--- Begin INFORMATION SHOWN ---

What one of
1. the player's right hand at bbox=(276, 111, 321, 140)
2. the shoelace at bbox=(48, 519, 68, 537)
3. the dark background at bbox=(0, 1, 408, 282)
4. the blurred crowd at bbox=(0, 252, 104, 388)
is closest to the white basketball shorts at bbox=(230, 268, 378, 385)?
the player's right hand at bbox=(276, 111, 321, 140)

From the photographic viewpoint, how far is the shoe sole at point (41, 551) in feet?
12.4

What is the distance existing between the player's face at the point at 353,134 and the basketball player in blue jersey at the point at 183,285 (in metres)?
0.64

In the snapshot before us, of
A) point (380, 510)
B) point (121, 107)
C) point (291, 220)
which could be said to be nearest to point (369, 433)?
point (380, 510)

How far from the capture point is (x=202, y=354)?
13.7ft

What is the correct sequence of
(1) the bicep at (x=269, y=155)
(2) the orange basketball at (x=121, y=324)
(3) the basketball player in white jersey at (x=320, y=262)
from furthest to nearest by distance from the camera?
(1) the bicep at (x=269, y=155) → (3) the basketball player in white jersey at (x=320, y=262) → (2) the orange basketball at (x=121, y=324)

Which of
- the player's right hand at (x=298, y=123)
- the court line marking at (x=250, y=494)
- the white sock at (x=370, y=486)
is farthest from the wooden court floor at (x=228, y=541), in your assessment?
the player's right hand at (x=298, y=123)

--- End INFORMATION SHOWN ---
--- Begin INFORMATION SHOWN ---

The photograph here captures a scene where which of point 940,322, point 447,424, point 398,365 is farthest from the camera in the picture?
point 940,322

--- End INFORMATION SHOWN ---

EXERCISE OBJECTIVE:
Copy out, word for word, the lines of the items starting at the line that contains "What one of" and ending at the line that contains "4. the blurred", including both of those lines.

REPLY TO THE TASK:
What one of
1. the player's right hand at bbox=(276, 111, 321, 140)
2. the shoelace at bbox=(48, 519, 68, 537)
3. the dark background at bbox=(0, 1, 408, 282)
4. the blurred crowd at bbox=(0, 252, 104, 388)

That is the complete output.